# Gowalla Dataset

[Gowalla dataset](https://snap.stanford.edu/data/loc-gowalla.html) contains user-venue checkins. This is the script that pre-processes the full dataset and splits it into non-overlapping training, validation, test sets. The data is used in the paper: ["modeling user exposure in recommendation"](http://arxiv.org/abs/1510.07025).

In [1]:
import json
import os

import numpy as np
import pandas as pd

Change this to wherever you keep the [processed data](http://dawenl.github.io/data/gowalla_pro.zip)

In [2]:
DATA_DIR = '/home/waldorf/dawen.liang/gowalla_pro'

In [3]:
df = pd.read_table(os.path.join(DATA_DIR, 'gwl_checkins.tsv'), header=None, sep='\t', names=['uid', 'sid', 'rating'])

In [4]:
df

Unnamed: 0,uid,sid,rating
0,0,22847,1
1,0,420315,1
2,0,316637,1
3,0,16516,1
4,0,5535878,1
5,0,15372,1
6,0,21714,1
7,0,420315,1
8,0,153505,1
9,0,420315,1


In [5]:
def get_count(df, id):
    playcount_groupbyid = df[[id, 'rating']].groupby(id, as_index=False)
    count = playcount_groupbyid.size()
    return count

def filter_triplets(df, min_sc=20):
    # Only keep the triplets for songs which were listened to by at least min_sc users. 
    songcount = get_count(df, 'sid')
    df = df[df['sid'].isin(songcount.index[songcount >= min_sc])]
    
    # Update both usercount and songcount after filtering
    usercount, songcount = get_count(df, 'uid'), get_count(df, 'sid') 
    return df, usercount, songcount

In [6]:
df, usercount, songcount = filter_triplets(df)

In [7]:
sparsity_level = float(df.shape[0]) / (usercount.shape[0] * songcount.shape[0])
print "After filtering, there are %d triplets from %d users and %d venues (sparsity level %.3f%%)" % (df.shape[0], 
                                                                                                      usercount.shape[0], 
                                                                                                      songcount.shape[0], 
                                                                                                      sparsity_level * 100)

After filtering, there are 2318616 triplets from 57629 users and 47198 venues (sparsity level 0.085%)


In [8]:
unique_uid = sorted(pd.unique(df['uid']))
unique_sid = sorted(pd.unique(df['sid']))

In [9]:
uid2idx = dict((uid, idx) for (idx, uid) in enumerate(unique_uid))
sid2idx = dict((sid, idx) for (idx, sid) in enumerate(unique_sid))

In [10]:
with open(os.path.join(DATA_DIR, 'sid2idx.json'), 'w') as f:
    json.dump(sid2idx, f)

In [11]:
with open(os.path.join(DATA_DIR, 'uid2idx.json'), 'w') as f:
    json.dump(uid2idx, f)

In [12]:
with open(os.path.join(DATA_DIR, 'unique_uid.txt'), 'w') as f:
    for uid in unique_uid:
        f.write('%s\n' % uid)

[Collected data entries]
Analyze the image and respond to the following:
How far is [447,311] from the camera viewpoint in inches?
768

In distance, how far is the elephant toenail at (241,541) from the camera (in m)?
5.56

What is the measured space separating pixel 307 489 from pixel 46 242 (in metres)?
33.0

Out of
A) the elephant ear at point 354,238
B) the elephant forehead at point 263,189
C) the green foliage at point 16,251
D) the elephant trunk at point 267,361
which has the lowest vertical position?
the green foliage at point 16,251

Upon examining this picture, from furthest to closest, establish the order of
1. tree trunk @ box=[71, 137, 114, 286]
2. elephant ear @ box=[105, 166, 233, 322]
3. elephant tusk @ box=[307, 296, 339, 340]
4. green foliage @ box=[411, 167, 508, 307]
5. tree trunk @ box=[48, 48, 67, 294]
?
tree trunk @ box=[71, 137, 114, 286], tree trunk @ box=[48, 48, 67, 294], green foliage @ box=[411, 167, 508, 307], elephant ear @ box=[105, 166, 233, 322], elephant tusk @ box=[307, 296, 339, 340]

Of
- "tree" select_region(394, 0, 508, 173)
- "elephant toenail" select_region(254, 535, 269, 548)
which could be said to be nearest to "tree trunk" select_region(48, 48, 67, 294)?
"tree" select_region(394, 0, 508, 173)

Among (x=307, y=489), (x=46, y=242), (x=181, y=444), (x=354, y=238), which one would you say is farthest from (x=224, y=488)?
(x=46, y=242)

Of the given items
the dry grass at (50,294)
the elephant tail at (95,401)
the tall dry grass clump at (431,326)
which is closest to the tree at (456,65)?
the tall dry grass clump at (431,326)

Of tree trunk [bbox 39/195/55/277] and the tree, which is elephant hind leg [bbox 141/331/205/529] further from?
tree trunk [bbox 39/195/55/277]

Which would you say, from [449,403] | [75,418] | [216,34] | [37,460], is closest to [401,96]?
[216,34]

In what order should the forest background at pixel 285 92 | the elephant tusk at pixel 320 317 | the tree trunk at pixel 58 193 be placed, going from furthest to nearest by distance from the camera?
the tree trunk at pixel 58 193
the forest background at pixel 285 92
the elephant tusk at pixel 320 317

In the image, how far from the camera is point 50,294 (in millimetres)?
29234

### Work to complete
[1] Name every module that the Gowalla page imports.
[2] Rewrite the stretch of the Gowalla page from "return count" through "songcount = get_count(df, 'sid')", changing "songcount" to "venuecount".

### Per-task answers
[1] json, os, numpy (imported as np), and pandas (imported as pd).

[2]
return count

def filter_triplets(df, min_sc=20):
    # Only keep the triplets for songs which were listened to by at least min_sc users. 
    venuecount = get_count(df, 'sid')